Cisti fornaio è la seconda novella della sesta giornata del Decameron di Giovanni Boccaccio e narra la storia del fornaio Cisti e di come egli, con una sola parola, riveli a messer Geri Spina l’inganno del suo servo.

Geri Spina ospitava i legati di papa Bonifacio VIII a Firenze per trattare la pace fra Bianchi e Neri. Quasi ogni mattina, Geri e gli ambasciatori passavano a piedi nella strada dove Cisti aveva il suo forno e dove esercitava il suo mestiere, grazie al quale era diventare ricchissimo.

Cisti, desiderando offrir loro da bere ma non azzardandosi a invitare personaggi tanto altolocati, era solito sedersi davanti alla porta con del buon vino bianco e dei bicchieri talmente splendenti che sembravano d’argento, per attirare la loro attenzione.

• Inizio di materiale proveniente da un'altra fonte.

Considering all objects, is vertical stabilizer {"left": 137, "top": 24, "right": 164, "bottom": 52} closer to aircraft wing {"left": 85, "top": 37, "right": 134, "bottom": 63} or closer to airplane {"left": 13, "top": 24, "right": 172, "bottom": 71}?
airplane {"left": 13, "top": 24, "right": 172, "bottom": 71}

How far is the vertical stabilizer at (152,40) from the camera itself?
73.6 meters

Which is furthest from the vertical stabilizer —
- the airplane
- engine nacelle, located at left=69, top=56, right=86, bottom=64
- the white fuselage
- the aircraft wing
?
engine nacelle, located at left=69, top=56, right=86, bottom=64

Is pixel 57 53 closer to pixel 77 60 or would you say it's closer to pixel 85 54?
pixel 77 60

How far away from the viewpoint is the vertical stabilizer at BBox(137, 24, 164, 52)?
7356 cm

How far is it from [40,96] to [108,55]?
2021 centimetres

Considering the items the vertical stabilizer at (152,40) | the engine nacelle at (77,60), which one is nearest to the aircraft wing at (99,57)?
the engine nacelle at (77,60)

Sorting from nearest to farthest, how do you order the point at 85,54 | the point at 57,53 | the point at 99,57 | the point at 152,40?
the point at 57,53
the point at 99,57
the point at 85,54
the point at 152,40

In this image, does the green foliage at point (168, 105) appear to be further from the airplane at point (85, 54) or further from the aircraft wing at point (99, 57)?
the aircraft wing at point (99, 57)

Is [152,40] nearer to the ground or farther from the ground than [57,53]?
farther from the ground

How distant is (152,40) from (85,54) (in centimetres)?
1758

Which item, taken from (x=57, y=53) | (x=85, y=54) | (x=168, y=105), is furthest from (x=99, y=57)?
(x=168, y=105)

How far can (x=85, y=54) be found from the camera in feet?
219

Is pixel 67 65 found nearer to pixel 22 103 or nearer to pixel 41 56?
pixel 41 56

Una mattina, messer Geri, complice la gran sete, si decise ad assaggiare il vino del fornaio il quale fece subito portare una bella panca, li invitò ad accomodarsi e cominciò a servirli. A costoro sembrò di non aver mai bevuto niente di meglio in vita loro e non la finivano più con gli elogi.

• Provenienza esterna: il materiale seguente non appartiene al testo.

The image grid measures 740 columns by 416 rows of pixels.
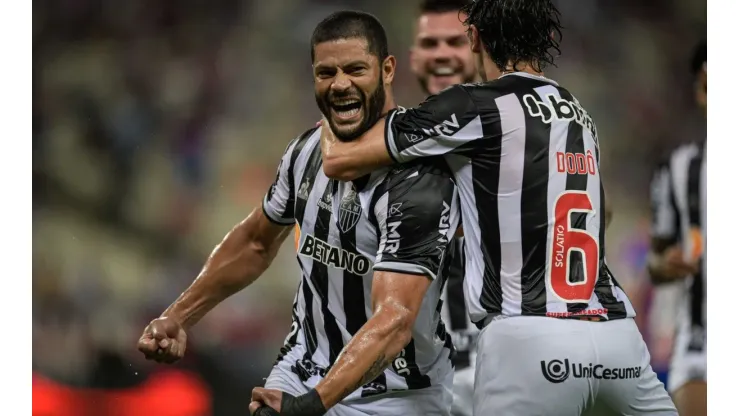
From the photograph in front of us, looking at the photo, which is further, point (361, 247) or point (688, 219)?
point (688, 219)

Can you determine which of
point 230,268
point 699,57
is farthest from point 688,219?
point 230,268

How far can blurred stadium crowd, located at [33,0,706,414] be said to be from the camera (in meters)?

Così, per tutto il tempo che gli ambasciatori rimasero a Firenze, quasi ogni mattina andavano a farsi una bella bevuta insieme al loro collaboratore.

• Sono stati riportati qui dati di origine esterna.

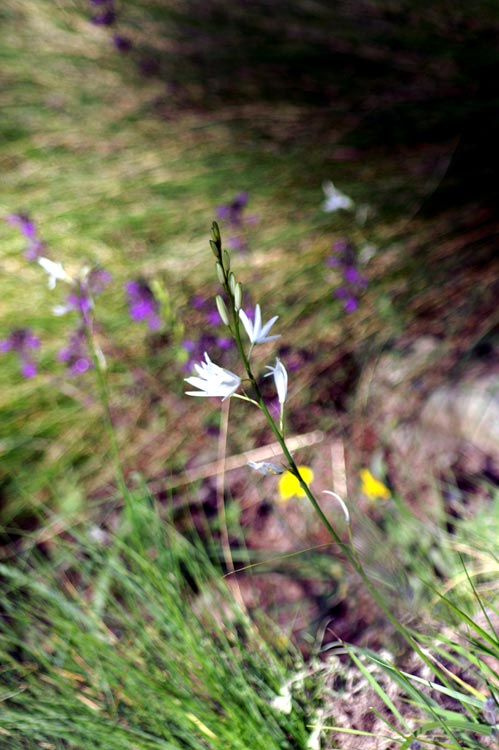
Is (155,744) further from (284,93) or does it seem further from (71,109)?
(71,109)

Quando poi la missione ebbe termine e i messi stavano per tornarsene a Roma, Geri fece preparare in loro onore un magnifico banchetto. Invitò la maggior parte dei cittadini più ragguardevoli e anche Cisti. Ma il fornaio non si lasciò convincere ad accettare: non era il suo mondo, quello.

Allora messer Geri ordinò a un domestico di andare dal fornaio per prendere un fiasco del suo vino per i suoi convitati.

A quel servo non andava giù il fatto di non aver mai potuto assaggiare neppure una goccia di quella meraviglia e così decise di portare con sé un fiasco bello grande, in modo che, dopo che il suo contenuto fosse stato offerto agli ospiti, ne rimanesse un poco anche per lui.

Quando Cisti vide quella specie di damigiana, disse: «Figliolo, messer Geri non ti ha mandato certo da me.» L’altro ribadì più volte che proprio da lui gli era stato mandato, ma altrettante volte il fornaio diede la medesima risposta.

Il servitore, allora, tornò dal suo padrone e gli riportò le strane parole di Cisti. Geri, un poco stupito, gli ingiunse di tornare da lui. «Ribadiscigli – aggiunse – che a inviarti sono proprio io. Se continua a risponderti allo stesso modo, domandagli a chi, secondo lui, ti avrei mandato.»

Il domestico così fece e, alla domanda suggerita da messer Geri, il fornaio rispose laconico: «All’Arno.»

Il servo non capì bene, ma riferì tutto a Geri, il quale immediatamente intuì come doveva essere andata la cosa. Si fece mostrare il fiasco con cui quello si era presentato al forno e rimproverò duramente il domestico imponendogli di tornare dal fornaio con un fiasco delle giuste dimensioni.

Cisti fu così ben felice di soddisfare la richiesta del gentiluomo e gli si presentò con una piccola botte del suo famoso vino. Il gentiluomo gradì moltissimo quel dono e lo dimostrò sperticandosi in ringraziamenti e assicurandogli sempre la più grande stima e amicizia.